The FMIC is a benchmarking and analytics service that aggregates freight transaction data from more than 200 shippers in all modes of transportation. Shippers upload their transactions to the FMIC on different timelines; about $14 billion of transactions are delivered on a two-week lag and about $50 billion is made available for audit and analysis on a semi-annual basis. The FMIC’s data team is located in India.
The deal gives DAT access to a much broader range of transportation modes and deepens its visibility into the contract trucking market.
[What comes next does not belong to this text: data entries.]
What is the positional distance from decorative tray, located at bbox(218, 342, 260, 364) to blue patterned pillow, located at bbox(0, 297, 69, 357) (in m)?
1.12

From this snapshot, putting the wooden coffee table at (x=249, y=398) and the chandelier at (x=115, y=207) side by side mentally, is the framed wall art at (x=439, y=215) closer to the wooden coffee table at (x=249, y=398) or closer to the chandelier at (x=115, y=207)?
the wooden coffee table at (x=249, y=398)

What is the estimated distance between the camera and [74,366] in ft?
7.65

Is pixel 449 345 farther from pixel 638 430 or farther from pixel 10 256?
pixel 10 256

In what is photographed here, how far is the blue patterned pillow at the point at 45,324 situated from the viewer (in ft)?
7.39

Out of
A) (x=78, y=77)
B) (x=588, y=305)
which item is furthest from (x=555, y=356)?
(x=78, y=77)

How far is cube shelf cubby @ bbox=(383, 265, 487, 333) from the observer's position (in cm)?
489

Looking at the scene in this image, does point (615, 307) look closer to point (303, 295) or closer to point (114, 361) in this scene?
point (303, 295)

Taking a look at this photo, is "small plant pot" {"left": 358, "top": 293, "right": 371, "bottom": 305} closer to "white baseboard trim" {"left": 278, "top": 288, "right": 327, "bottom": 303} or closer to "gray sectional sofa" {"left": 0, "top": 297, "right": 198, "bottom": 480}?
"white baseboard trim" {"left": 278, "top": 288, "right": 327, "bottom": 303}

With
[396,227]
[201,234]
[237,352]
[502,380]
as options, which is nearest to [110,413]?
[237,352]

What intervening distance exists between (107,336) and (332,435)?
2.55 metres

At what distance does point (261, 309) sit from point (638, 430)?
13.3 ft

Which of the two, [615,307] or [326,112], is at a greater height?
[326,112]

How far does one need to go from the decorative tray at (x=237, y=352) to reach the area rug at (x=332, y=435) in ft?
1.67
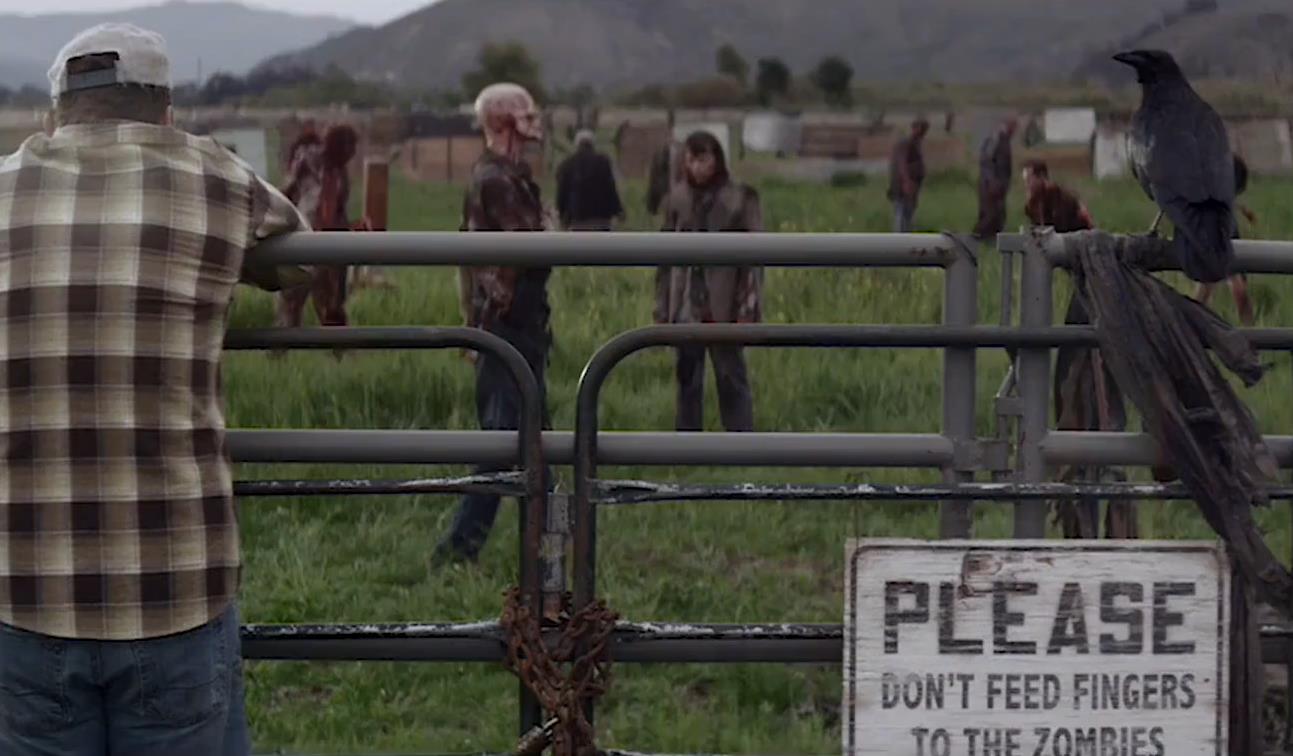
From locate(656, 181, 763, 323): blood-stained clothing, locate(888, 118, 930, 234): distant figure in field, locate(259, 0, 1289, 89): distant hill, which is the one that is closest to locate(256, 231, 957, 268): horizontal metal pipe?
locate(656, 181, 763, 323): blood-stained clothing

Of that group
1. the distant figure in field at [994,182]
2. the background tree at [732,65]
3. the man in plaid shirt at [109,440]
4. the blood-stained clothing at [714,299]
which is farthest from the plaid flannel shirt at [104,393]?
the background tree at [732,65]

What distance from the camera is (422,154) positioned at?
1582 inches

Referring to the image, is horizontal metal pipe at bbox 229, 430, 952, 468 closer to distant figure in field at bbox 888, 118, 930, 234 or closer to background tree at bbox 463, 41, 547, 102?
distant figure in field at bbox 888, 118, 930, 234

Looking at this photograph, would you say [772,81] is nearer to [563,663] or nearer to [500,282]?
[500,282]

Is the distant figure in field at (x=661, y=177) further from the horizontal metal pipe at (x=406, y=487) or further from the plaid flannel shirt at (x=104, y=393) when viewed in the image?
the plaid flannel shirt at (x=104, y=393)

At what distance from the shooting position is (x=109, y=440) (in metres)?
3.15

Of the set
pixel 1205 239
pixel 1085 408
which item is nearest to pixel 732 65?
pixel 1085 408

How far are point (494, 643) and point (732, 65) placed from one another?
8781 centimetres

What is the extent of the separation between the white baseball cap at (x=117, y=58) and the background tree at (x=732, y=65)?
8161 cm

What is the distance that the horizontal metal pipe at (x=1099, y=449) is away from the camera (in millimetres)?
3734

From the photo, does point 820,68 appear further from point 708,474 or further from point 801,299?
point 708,474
DAT was heavily dependent on freight brokerages for its contract rate data prior to the deal; by gaining access to shipper transactions, DAT will see contract rates paid to large asset-based carriers in multiple modes of transportation.
“We are excited about this transaction and congratulate the Chainalytics team for their successful transaction,” commented Craig Fuller, CEO and founder of FreightWaves. “This deal reaffirms the opportunity in the freight intelligence market and what promises to be a multi-billion dollar market. We are excited that the Chainalytics FMIC business has ended up in the hands of DAT, a competitor that we know very well.”
Industry sources told us that DAT likely paid a premium for the mature FMIC business, seeking to grow beyond a trucking rate assessment tool into a larger freight analytics platform. Earlier this year, DAT added the phrase “Freight and Analytics” to its logo. The move was intended to signal the company’s deeper penetration into the freight market analytics and freight data space, a category that FreightWaves SONAR created and DAT had largely ignored beyond spot market analytics.
DAT was founded in 1978 as Dial-A-Truck, a subsidiary of Oregon-based Jubitz Corporation, best known for its sprawling 27-acre truck stop. DAT monitored display loads and rates proliferated in truck stops across the country in the decades that followed. In 2001, Transcore Holdings bought DAT, and in 2004, Roper Technologies (NYSE: ROP) bought Transcore in a $600 million deal.